Increase the depth of decision trees.
Use deeper neural networks with more layers and neurons.
- Creating new features based on domain knowledge.
Using techniques like polynomial features, interactions, and transformations.
4. Train Longer: Allow the model to train for more epochs or iterations, ensuring it has enough time to learn from the data.
5. Hyperparameter Tuning: Adjust the model’s hyperparameters to find a better balance between bias and variance.
Example of Underfitting and Mitigation in Python
Here’s an example using a linear regression model to fit non-linear data:
Code: Select all
import numpy as np
import matplotlib.pyplot as plt
from sklearn.linear_model import LinearRegression
from sklearn.preprocessing import PolynomialFeatures
from sklearn.pipeline import make_pipeline
from sklearn.model_selection import train_test_split
from sklearn.metrics import mean_squared_error
# Generate synthetic data
np.random.seed(0)
X = np.sort(np.random.rand(100, 1) * 10, axis=0)
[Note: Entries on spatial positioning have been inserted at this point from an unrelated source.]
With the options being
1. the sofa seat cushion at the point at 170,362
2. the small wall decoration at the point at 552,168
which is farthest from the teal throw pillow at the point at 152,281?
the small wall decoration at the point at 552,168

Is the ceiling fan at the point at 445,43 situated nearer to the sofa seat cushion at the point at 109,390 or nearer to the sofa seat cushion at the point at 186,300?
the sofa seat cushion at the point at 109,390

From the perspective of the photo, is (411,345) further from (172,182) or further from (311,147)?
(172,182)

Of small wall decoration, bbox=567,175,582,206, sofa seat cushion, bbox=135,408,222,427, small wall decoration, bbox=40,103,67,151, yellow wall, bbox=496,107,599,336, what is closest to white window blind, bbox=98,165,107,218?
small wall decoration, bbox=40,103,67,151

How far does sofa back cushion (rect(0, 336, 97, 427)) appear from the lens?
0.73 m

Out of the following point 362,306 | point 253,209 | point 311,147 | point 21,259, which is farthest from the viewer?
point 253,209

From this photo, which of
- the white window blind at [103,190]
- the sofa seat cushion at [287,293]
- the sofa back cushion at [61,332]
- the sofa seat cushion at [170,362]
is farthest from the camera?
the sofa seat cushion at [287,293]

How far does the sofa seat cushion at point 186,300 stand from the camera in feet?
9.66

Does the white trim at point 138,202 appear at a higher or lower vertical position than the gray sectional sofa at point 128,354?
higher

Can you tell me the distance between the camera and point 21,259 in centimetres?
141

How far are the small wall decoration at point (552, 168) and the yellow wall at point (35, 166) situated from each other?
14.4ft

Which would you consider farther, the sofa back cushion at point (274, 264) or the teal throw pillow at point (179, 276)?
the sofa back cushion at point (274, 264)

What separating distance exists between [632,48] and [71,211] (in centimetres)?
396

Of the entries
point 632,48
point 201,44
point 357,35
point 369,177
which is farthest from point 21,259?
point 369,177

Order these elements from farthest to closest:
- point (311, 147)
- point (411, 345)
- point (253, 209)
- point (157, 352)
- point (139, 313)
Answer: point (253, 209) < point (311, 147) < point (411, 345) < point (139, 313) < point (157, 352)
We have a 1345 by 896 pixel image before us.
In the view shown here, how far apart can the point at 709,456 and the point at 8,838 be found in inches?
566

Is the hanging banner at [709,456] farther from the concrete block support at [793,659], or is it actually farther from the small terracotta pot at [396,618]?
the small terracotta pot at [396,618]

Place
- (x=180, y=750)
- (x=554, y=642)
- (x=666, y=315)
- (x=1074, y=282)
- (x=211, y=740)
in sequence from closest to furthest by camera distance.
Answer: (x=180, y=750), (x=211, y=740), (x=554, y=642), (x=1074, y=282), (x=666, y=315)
y = np.sin(X).ravel() + np.random.normal(0, 0.1, X.shape[0])
# Split data into training and test sets
X_train, X_test, y_train, y_test = train_test_split(X, y, test_size=0.3, random_state=0)
# Create a linear regression model (which will underfit the non-linear data)
linear_model = LinearRegression()
linear_model.fit(X_train, y_train)
# Predict and evaluate
y_train_pred = linear_model.predict(X_train)
y_test_pred = linear_model.predict(X_test)
print(f"Train MSE (Linear Model): {mean_squared_error(y_train, y_train_pred):.3f}")
print(f"Test MSE (Linear Model): {mean_squared_error(y_test, y_test_pred):.3f}")
# Plotting the results for the linear model
plt.scatter(X, y, color='black', label='Data')
plt.plot(X, linear_model.predict(X), color='blue', label='Linear Model')
plt.xlabel('X')
plt.ylabel('y')
plt.legend()
plt.title('Underfitting Example')
plt.show()
# Now, create a polynomial regression model to mitigate underfitting
degree = 5 # Using a polynomial degree to better fit the data
poly_model = make_pipeline(PolynomialFeatures(degree), LinearRegression())
poly_model.fit(X_train, y_train)
# Predict and evaluate
y_train_pred_poly = poly_model.predict(X_train)
y_test_pred_poly = poly_model.predict(X_test)
print(f"Train MSE (Polynomial Model): {mean_squared_error(y_train, y_train_pred_poly):.3f}")
print(f"Test MSE (Polynomial Model): {mean_squared_error(y_test, y_test_pred_poly):.3f}")
# Plotting the results for the polynomial model
plt.scatter(X, y, color='black', label='Data')
plt.plot(X, poly_model.predict(X), color='red', label=f'Polynomial Model (degree {degree})')
plt.xlabel('X')
plt.ylabel('y')
plt.legend()
plt.title('Mitigating Underfitting with Polynomial Regression')
plt.show()
- 1. Data Generation: We generate synthetic data using a sine function and add some noise.
2. Linear Model Training: We train a linear regression model on the data, which is too simple for this non-linear data, leading to underfitting.
3. Evaluation: We calculate and print the mean squared error (MSE) for both the training and test sets, showing poor performance due to underfitting.
4. Visualization: We plot the original data and the linear model's predictions to visually inspect underfitting.
5. Polynomial Model Training: We then train a polynomial regression model with a degree of 5, which is more appropriate for the non-linear data.
6. Evaluation and Visualization: We evaluate the polynomial model, print the MSE, and plot its predictions, showing improved performance and mitigation of underfitting.